Le rivoluzioni del costume non sono brunch fighetti
Fatte le debite proporzioni e aggiornamenti, se la rivoluzione non è un pranzo di gala, #MeToo non è un brunch. In un anno ne abbiamo visti di eccessi, dalla protesta contro i nudi femminili esposti nei musei all’anatomia dell’avance, come se uomini e donne adulti e sani di mente non sapessero distinguere fra corteggiamento gradito e stalking molesto. Ma la storia dice che a ogni empowerment culturale femminile corrisponde una battaglia contro l’aggressività maschile, una pretesa di maggior rispetto, nei comportamenti e anche nelle parole. L’amor cortese e lo stilnovo, che hanno incivilito il Medioevo riscattandolo dai secoli bui, sono fioriti sotto l’egida e l’impulso di colte ed erudite castellane; le letteratissime dame del Seicento francese, denominate “preziose”, hanno raffinato i costumi e il vocabolario dei loro contemporanei, ancora rozzi e guerreschi. #MeToo, e perfino il politically correct, con tutte le sue ambiguità, a volte ridicole e involute quanto le tortuose perifrasi delle précieuses, stanno facendo la stessa cosa, in un’epoca in cui le donne leggono e studiano più degli uomini e scrivono quanto loro. E scatenano le stesse reazioni stizzite, denigratorie, a tratti isteriche, non solo fra gli uomini ma anche fra le donne – e mi ci metto anch’io: eh cavolo, censurare Balthus e Schiele!

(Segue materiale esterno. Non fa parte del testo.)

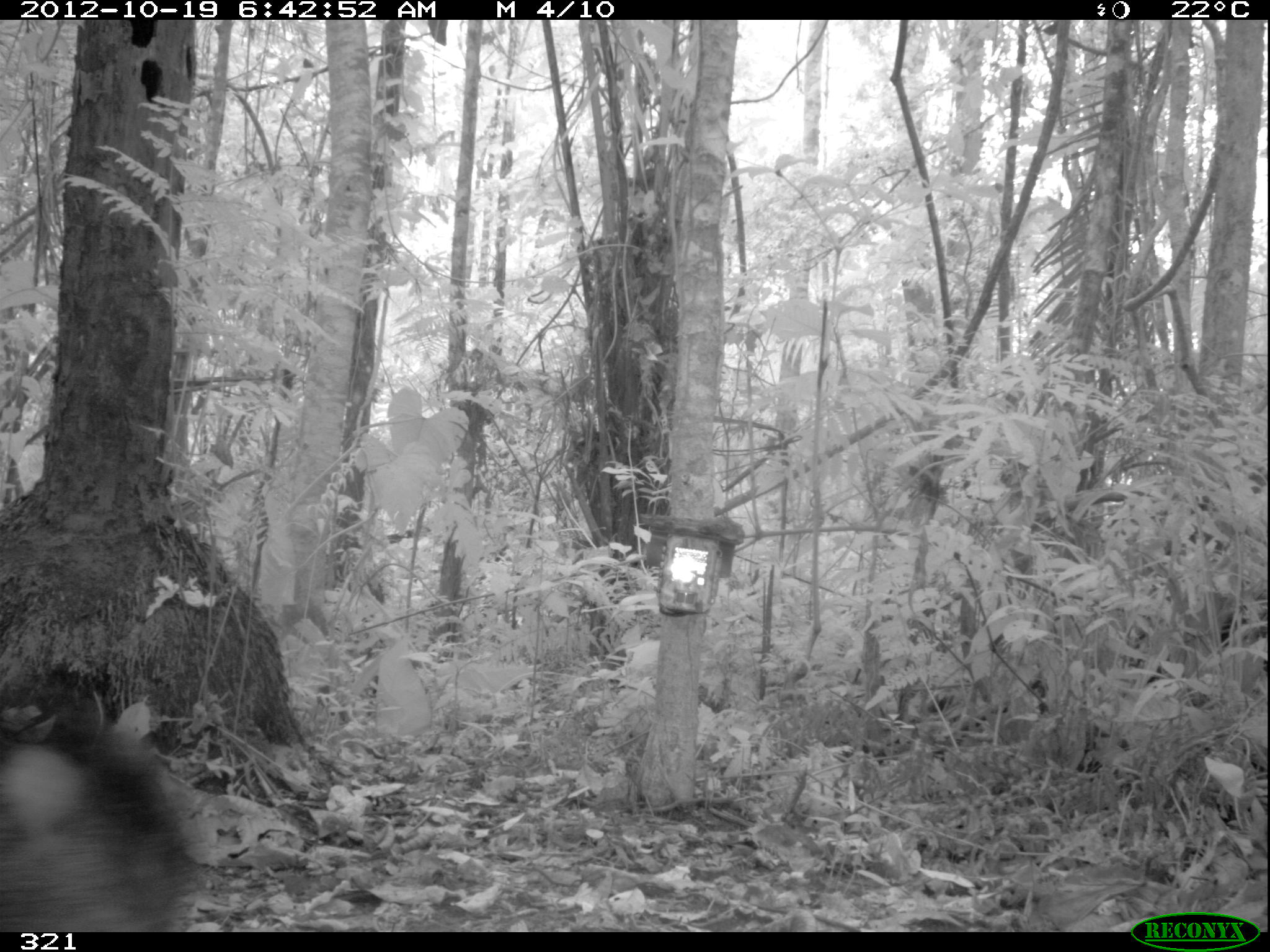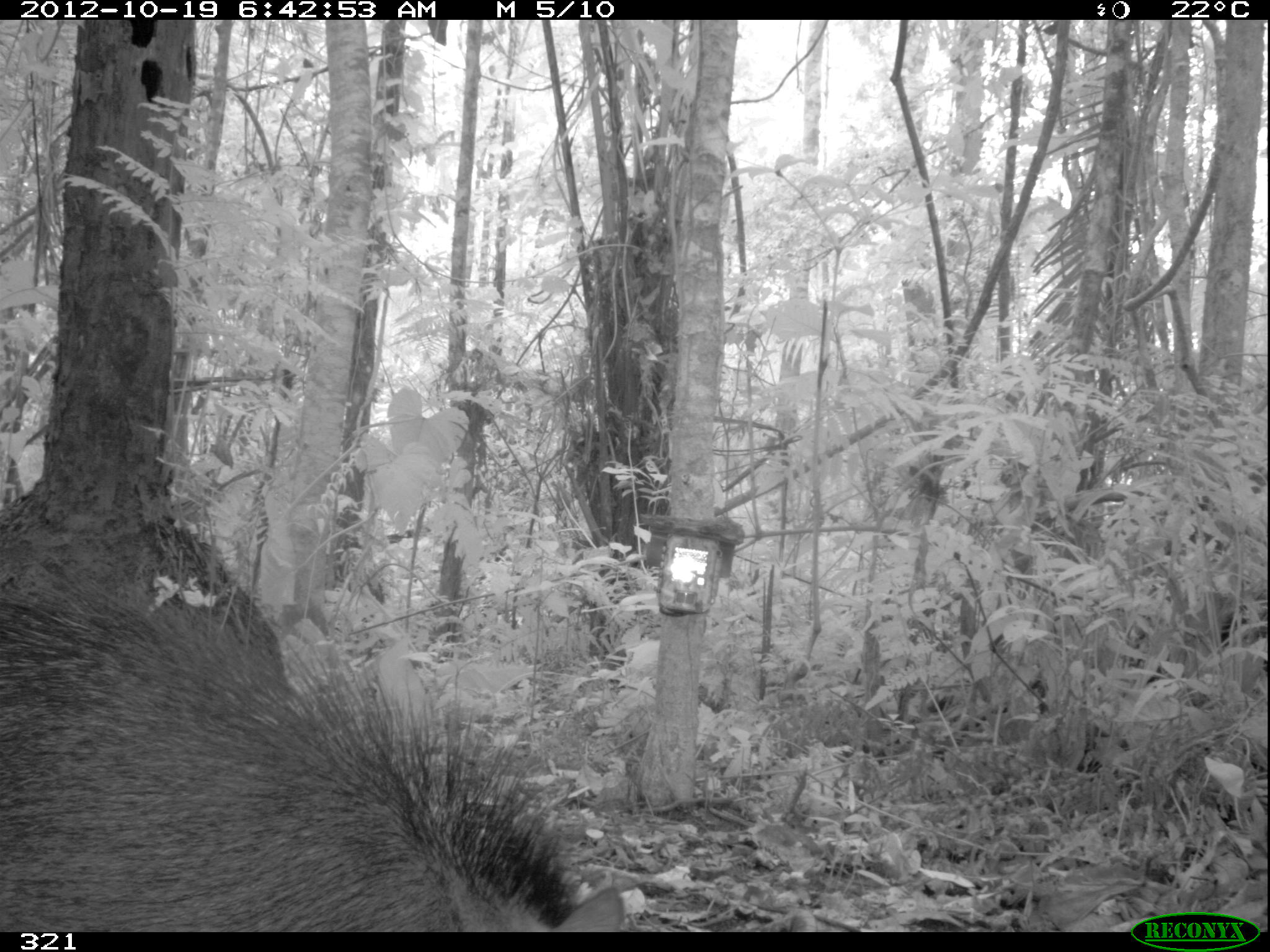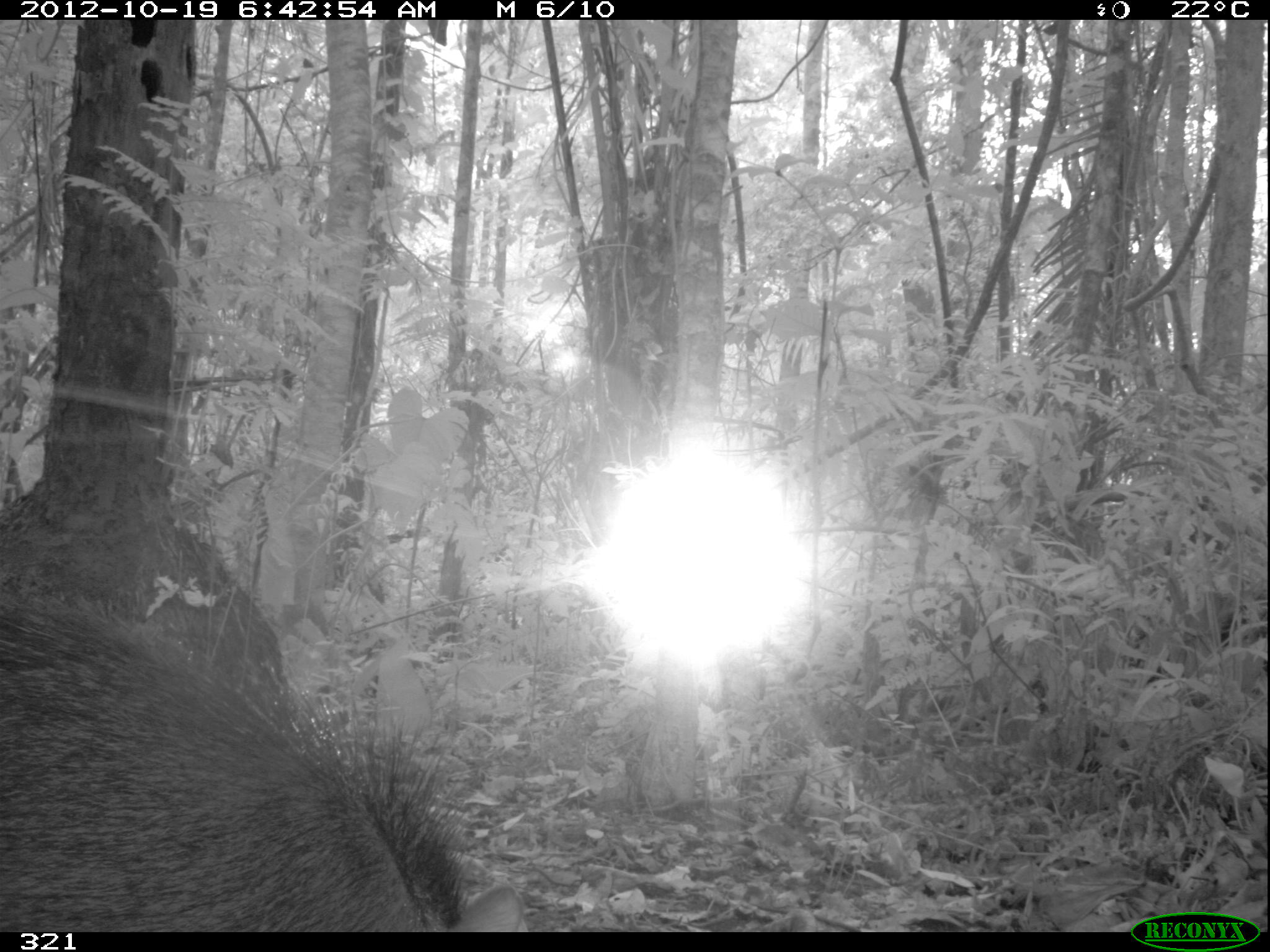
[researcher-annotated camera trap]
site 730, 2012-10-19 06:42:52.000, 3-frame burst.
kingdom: Animalia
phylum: Chordata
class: Mammalia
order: Artiodactyla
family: Tayassuidae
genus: Tayassu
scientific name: Tayassu pecari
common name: white-lipped peccary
Tayassu pecari (white-lipped peccary).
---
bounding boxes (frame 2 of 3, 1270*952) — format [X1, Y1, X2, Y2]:
tayassu pecari: [0, 555, 627, 932]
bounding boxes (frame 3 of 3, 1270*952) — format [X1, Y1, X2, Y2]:
tayassu pecari: [2, 558, 533, 932]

DENUNCIARE una mano morta vent’anni dopo! Proprio perché sono d’accordo nella sostanza, vorrei che #MeToofosse sempre autoevidente, equilibrato, inattaccabile a critiche o a beffe, nell’era social più deleterie delle critiche. Ma le rivoluzioni del costume non sono brunch fighetti. Ci si macchia e si fanno briciole. A proposito: la prima in Occidente a usare la forchetta, nel XI secolo, fu la nobile moglie di un doge. Se gli sfottò e gli anatemi dei conservatori l’avessero scoraggiata, forse oggi mangeremmo ancora con le mani.